Tekst źródłowy »
──────
REKLAMA

Rząd wprowadzi nowy podatek. Już nie ściągniesz diesla z Zachodu

Właśnie dowiedzieliśmy się, że już za chwilę zrobi nam się wszystkim przykro. Rządzący będą musieli wprowadzić nowy podatek, a wszystko wskazuje na to, że wybiorą metodę liczenia, która sparaliżuje import samochodów z zagranicy. I to nie tylko osobowych, bo dostawcze ucierpią najbardziej.

Rząd wprowadzi nowy podatek. Już nie ściągniesz diesla z Zachodu
REKLAMA

Jak mawiał wielki filozof Armando Christian Perez: żeby zrozumieć przyszłość, musimy cofnąć się w czasie. W 2022 r. ówczesny rząd przyjął tzw. Krajowy Plan Odbudowy, który miał umożliwić Polsce zgarnięcie ogromnych środków z Unii Europejskiej. W tym planie było wiele różnych zapisów, to stamtąd wiemy, że niedługo więcej dróg w Polsce będzie płatnych. To właśnie ten plan obejmował dopłaty do samochodów elektrycznych, które miały pobudzić przejście na elektromobilność i to w tym planie miały znaleźć się zapisy dotyczące zanieczyszczeń emitowanych przez samochody spalinowe.
──────
Przechowywane dane:
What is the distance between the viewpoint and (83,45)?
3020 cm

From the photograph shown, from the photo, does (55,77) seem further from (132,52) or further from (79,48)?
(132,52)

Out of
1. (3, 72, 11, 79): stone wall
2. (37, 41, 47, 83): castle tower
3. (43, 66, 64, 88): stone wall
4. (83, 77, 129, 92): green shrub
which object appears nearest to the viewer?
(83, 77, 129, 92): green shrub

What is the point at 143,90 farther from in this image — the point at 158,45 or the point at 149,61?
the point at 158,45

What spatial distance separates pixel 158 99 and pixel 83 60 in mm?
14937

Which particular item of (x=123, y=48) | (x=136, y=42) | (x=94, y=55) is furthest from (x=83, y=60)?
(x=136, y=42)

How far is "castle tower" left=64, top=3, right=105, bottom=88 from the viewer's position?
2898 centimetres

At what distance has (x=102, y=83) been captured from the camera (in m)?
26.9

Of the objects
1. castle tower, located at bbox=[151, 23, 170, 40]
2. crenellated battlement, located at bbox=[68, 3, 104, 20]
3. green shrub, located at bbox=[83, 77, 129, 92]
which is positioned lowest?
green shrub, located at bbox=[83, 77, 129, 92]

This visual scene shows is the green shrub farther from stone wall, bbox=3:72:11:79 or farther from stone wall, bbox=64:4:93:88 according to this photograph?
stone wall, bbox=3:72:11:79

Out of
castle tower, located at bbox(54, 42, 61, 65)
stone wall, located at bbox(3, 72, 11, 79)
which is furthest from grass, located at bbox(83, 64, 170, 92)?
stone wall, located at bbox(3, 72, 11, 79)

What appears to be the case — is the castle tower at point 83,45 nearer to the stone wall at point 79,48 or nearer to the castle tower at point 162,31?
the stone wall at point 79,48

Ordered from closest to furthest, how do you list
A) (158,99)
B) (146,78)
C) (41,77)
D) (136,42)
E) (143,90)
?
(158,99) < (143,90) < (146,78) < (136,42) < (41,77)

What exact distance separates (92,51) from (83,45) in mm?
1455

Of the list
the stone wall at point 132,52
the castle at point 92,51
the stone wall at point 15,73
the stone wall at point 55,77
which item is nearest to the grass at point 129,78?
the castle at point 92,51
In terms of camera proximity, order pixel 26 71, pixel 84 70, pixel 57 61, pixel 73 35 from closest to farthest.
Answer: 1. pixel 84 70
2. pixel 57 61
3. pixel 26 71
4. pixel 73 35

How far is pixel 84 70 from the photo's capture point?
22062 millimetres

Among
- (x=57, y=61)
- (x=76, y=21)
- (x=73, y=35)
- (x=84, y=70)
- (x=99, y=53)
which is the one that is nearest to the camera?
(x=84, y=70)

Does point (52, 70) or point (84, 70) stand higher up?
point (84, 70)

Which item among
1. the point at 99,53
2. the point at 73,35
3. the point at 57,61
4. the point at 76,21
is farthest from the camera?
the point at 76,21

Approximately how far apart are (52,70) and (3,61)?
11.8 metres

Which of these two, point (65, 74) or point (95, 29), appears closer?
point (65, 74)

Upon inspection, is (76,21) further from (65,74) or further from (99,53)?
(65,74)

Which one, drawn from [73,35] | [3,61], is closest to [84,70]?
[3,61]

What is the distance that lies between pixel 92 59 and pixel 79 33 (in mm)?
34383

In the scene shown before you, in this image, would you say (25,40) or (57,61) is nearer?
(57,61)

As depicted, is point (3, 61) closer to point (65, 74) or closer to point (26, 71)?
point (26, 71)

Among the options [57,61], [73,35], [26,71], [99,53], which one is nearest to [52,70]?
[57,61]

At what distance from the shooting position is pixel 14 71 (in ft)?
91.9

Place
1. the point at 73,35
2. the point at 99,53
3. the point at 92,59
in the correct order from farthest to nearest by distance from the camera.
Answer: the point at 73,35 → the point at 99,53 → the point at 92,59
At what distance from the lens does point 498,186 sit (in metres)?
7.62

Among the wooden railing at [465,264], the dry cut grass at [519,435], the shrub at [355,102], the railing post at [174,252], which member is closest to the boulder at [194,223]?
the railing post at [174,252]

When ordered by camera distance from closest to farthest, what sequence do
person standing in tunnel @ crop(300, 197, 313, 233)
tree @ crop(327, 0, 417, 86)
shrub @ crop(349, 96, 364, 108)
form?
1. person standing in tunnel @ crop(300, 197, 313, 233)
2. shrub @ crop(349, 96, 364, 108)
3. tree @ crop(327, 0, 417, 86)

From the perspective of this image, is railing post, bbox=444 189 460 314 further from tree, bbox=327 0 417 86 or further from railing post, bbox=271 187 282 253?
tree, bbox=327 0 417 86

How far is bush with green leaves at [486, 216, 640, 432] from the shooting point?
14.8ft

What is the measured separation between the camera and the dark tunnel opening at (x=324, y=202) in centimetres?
──────
Polecenie »
Przepisz fragment tekstu o nowym podatku, zaczynając od słów "Jak mawiał wielki" i idąc dalej aż do słów "przez samochody spalinowe.". Zmień przy tym nazwę "Krajowy Plan Odbudowy" na "Krajowy Program Odbudowy".

Odpowiedź »
Jak mawiał wielki filozof Armando Christian Perez: żeby zrozumieć przyszłość, musimy cofnąć się w czasie. W 2022 r. ówczesny rząd przyjął tzw. Krajowy Program Odbudowy, który miał umożliwić Polsce zgarnięcie ogromnych środków z Unii Europejskiej. W tym planie było wiele różnych zapisów, to stamtąd wiemy, że niedługo więcej dróg w Polsce będzie płatnych. To właśnie ten plan obejmował dopłaty do samochodów elektrycznych, które miały pobudzić przejście na elektromobilność i to w tym planie miały znaleźć się zapisy dotyczące zanieczyszczeń emitowanych przez samochody spalinowe.